(Saved entries)
----
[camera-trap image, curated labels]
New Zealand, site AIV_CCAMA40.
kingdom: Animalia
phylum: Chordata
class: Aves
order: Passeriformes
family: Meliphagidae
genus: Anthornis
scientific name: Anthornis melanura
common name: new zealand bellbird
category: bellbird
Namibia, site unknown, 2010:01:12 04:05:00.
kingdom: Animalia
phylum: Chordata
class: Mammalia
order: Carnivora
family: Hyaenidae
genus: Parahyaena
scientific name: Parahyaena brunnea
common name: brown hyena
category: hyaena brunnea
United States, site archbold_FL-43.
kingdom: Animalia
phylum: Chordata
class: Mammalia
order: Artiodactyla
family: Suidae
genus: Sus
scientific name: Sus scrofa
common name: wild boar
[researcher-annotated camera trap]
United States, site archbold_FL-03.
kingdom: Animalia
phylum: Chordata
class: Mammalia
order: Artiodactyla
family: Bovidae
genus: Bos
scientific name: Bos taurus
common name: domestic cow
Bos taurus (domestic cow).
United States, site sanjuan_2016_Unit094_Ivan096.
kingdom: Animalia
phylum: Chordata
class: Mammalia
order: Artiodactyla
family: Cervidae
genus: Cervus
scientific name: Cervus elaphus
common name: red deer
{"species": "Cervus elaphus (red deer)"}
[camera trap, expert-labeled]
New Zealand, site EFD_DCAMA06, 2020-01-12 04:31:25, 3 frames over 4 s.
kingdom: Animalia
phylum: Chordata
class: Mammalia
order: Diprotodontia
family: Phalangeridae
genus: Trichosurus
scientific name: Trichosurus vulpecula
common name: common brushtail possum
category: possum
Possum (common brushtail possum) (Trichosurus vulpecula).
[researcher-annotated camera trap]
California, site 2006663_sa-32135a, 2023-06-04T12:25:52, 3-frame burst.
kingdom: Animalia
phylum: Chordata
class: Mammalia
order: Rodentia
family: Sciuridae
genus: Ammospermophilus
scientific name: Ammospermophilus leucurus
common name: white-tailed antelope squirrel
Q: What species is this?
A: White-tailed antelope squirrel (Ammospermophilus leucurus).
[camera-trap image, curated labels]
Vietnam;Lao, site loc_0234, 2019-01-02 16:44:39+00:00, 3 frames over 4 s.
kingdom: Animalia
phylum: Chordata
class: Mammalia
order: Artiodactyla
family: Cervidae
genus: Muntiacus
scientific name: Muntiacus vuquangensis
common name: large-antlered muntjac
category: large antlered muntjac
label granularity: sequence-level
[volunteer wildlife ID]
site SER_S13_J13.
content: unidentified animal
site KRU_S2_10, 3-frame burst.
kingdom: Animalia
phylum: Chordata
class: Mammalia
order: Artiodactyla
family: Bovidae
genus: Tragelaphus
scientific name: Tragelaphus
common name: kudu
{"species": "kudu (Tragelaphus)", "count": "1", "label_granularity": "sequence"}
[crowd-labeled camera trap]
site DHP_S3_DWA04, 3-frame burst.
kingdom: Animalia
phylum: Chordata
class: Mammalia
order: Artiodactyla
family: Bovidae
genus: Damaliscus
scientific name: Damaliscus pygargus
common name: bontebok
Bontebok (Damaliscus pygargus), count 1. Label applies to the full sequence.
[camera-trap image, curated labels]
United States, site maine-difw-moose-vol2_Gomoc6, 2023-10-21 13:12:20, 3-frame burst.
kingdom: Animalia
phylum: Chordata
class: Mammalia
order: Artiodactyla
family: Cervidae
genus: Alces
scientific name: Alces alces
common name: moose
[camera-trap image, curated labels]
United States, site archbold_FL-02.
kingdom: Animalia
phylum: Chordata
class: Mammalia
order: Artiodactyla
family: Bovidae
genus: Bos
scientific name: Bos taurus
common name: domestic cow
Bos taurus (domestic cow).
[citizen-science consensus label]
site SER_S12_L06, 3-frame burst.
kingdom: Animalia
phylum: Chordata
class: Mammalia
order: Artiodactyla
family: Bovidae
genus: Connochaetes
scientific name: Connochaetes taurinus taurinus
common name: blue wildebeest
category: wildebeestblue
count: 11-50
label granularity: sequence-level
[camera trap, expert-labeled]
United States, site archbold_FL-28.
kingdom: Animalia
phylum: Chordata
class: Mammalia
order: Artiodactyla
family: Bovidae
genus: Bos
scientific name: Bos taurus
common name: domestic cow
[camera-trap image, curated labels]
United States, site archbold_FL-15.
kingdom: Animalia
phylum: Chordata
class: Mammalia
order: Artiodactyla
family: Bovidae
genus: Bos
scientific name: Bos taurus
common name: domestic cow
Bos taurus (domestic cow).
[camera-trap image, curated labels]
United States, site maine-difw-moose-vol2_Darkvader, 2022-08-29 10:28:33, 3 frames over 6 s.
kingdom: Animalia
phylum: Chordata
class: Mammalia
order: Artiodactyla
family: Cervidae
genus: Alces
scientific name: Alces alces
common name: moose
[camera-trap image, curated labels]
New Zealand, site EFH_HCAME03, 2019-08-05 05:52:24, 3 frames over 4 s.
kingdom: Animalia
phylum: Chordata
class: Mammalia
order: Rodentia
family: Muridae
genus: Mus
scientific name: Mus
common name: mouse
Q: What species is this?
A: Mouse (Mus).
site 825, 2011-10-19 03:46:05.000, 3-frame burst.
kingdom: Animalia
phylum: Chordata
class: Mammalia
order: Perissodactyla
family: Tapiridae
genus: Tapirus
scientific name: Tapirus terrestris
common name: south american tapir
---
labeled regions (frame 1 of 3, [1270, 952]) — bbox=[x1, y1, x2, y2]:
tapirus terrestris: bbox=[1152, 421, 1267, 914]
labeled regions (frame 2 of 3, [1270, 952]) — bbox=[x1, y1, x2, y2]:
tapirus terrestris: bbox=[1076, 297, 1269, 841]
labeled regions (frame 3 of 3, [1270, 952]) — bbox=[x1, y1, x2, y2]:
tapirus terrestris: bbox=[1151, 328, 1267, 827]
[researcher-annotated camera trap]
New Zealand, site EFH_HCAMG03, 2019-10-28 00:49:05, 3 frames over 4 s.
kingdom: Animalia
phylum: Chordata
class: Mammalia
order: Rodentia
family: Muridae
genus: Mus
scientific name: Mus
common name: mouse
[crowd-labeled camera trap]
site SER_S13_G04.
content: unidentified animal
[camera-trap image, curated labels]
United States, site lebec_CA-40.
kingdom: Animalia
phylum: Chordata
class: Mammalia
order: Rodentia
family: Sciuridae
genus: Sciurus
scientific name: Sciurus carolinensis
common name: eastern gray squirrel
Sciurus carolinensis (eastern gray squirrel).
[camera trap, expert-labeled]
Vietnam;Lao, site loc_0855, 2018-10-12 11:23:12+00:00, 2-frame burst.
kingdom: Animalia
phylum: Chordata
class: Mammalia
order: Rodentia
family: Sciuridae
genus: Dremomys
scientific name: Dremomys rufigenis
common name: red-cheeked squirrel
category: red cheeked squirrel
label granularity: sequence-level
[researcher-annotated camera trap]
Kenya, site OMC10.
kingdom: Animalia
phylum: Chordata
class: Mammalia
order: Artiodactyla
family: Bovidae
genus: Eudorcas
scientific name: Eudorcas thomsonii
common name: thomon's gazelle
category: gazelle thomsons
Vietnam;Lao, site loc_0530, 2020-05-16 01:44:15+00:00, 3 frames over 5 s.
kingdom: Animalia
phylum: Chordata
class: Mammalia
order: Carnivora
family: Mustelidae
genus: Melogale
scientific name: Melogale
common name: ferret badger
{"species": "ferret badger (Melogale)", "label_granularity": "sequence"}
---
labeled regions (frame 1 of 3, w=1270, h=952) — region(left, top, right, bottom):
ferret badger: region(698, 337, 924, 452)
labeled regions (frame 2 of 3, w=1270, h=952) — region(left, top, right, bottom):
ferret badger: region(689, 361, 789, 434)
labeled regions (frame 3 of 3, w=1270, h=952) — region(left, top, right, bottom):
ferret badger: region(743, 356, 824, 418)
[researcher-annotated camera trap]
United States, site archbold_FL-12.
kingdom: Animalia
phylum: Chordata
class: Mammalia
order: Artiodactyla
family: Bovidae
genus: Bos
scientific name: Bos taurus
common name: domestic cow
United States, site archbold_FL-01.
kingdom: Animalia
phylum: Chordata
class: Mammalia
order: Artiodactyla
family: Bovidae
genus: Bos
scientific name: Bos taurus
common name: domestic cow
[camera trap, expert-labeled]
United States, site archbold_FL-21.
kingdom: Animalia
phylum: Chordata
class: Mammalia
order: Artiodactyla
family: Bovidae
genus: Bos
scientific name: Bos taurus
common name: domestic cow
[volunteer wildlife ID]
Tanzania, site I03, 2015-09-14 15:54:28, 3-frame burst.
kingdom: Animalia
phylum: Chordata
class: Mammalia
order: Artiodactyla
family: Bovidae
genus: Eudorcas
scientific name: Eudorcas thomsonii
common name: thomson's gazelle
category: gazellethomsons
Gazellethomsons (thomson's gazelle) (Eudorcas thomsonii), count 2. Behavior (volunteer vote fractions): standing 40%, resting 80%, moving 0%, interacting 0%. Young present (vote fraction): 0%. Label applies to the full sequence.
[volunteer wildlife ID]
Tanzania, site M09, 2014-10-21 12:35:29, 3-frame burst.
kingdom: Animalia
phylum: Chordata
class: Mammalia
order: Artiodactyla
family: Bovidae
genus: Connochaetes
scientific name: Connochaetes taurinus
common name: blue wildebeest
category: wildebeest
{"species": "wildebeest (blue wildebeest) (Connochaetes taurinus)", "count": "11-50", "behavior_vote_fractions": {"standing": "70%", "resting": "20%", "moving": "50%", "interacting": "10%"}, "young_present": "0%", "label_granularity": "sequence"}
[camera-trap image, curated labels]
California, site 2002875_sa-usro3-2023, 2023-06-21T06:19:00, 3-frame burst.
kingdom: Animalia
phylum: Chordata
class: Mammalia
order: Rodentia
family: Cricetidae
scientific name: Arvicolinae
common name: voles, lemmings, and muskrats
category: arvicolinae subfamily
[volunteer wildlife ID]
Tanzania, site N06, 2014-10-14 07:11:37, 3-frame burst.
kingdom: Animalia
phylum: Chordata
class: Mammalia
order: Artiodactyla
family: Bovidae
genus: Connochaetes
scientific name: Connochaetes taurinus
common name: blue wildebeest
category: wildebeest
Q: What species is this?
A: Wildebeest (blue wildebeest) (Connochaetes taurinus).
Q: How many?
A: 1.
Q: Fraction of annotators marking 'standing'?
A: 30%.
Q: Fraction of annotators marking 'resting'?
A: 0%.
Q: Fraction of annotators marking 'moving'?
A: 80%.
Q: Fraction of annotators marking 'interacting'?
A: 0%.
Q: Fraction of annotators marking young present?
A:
----
→ TASK DESCRIPTION: Indicate how many lines in the records above include the word "Melogale", giving no other content.

→ ANSWER SPACE: 3